Evin bahçesini sınırlayan yüksek taş duvarın öte yanı açık hava  Şan Sineması’ydı. Basamaklı teraslarında sıralanmış dengesiz ahşap iskemleleri kışın nerede depolanırdı, anımsamıyorum,  ama baharda açılırdı sinema. Akşamlar dışında pazar öğleden sonraları da askerlere tiyatro işlevi görürdü. Sahnedeki kadınların  Osman Aga, Asmalarda Üzüm, Çok Sallanma Kasatura da Fırlar Belinden  türküleri bahçeden duyulurdu. Her pazar aynı şeydi. Kadınlar söylemekten  yorulmazdı,  ne yapsınlar?  Anlaşılan askerler de dinlemekten bıkmazdı.  Duvara tırmanabilsem  çıkıp hırsızlama seyretmek için can atardım ama tırsardım.

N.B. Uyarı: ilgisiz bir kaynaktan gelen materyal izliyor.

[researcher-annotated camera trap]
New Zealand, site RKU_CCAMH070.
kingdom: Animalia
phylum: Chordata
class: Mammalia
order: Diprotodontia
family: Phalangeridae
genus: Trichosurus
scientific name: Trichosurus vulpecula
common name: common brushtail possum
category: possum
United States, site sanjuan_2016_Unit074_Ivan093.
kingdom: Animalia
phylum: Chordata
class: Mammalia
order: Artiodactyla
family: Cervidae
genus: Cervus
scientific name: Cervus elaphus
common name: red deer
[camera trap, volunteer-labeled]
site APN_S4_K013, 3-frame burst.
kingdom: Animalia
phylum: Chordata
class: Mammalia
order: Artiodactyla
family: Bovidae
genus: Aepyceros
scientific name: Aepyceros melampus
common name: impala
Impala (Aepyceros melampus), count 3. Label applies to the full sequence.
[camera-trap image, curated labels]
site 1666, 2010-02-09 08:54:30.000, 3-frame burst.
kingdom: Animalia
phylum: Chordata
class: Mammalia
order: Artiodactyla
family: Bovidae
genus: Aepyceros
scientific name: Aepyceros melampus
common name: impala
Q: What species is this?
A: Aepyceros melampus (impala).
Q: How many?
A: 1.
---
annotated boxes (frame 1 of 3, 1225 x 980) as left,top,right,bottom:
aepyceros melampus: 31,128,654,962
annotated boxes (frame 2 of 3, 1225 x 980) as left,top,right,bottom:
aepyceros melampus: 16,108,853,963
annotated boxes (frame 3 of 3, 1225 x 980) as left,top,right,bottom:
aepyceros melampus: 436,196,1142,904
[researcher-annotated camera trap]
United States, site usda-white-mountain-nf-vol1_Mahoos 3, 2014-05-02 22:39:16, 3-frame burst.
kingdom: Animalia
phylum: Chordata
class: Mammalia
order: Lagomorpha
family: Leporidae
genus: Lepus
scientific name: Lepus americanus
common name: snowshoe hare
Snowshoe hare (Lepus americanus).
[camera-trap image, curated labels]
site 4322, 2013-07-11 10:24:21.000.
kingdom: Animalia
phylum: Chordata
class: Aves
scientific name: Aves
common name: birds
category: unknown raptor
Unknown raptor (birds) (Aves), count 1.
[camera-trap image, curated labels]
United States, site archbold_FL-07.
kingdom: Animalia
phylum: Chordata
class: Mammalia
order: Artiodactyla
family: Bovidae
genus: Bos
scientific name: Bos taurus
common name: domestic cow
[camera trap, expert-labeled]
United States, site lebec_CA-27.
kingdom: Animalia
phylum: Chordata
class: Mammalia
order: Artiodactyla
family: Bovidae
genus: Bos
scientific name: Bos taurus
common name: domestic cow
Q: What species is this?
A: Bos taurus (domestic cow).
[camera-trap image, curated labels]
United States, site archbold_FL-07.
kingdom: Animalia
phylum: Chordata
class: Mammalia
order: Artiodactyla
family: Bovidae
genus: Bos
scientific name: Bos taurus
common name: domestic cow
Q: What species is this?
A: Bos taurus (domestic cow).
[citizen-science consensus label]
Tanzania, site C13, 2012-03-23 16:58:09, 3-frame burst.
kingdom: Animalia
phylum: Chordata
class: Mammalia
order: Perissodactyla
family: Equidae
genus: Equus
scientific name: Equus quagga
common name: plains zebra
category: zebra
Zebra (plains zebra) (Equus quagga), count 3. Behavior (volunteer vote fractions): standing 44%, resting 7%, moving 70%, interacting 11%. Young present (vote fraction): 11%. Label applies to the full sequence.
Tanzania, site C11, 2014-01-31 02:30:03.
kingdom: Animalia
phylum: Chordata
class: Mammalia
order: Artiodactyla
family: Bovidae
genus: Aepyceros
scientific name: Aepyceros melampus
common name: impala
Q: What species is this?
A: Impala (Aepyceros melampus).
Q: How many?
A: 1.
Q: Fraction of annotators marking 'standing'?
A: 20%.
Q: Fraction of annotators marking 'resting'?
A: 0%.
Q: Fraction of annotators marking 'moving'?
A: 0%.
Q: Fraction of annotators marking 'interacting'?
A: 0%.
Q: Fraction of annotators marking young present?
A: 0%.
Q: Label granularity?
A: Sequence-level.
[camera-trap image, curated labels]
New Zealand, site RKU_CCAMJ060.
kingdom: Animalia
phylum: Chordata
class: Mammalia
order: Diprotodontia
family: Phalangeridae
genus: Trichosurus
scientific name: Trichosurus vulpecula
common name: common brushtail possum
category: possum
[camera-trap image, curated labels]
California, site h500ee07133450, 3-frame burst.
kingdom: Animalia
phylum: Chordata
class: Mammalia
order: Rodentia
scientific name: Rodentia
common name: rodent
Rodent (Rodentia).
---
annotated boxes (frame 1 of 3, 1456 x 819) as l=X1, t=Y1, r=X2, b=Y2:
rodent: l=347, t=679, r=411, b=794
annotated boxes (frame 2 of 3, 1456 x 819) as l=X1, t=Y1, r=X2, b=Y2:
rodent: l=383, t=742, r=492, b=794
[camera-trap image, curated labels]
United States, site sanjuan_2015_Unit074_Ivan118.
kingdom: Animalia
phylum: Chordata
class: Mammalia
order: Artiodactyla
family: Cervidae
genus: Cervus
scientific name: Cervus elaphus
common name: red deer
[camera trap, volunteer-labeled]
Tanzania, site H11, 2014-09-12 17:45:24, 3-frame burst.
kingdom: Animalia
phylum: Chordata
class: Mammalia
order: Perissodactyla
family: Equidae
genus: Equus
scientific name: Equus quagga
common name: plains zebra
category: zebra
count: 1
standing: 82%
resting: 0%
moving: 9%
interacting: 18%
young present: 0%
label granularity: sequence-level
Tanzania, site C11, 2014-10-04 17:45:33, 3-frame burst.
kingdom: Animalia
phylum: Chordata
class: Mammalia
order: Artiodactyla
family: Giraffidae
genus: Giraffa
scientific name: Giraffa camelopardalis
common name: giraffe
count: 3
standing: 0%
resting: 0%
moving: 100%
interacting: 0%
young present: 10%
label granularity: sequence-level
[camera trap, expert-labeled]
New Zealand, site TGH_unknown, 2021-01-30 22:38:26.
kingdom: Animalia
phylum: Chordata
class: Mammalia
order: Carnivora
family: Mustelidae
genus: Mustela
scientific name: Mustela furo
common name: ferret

Çıkılır gibi değildi duvar. Sekiz on metre vardı yüksekliği. Henüz buluğa ermemiş aklıma dekolteler gelmezdi de, kadınların boyalı yüzlerini  düşlemekle yetinirdim .  Cümbüşü tıngırdatan adamla gırnatacı ve kemancının sahnenin neresinde durduklarını, oturarak mı yoksa ayakta mı çaldıklarını daha çok merak ederdim. Görmediğim,  belleğimde  yalnız  ses olarak  kalan bu gösterinin aslında kanto, operet, ve komedi karışımı,  yirmibeş kuruşluk, ucuz,  taşraya yakışır bir vodvil benzeri olduğunu bilemezdim o zamanlar elbet. Dokuz yaşımdaydım, dokuz.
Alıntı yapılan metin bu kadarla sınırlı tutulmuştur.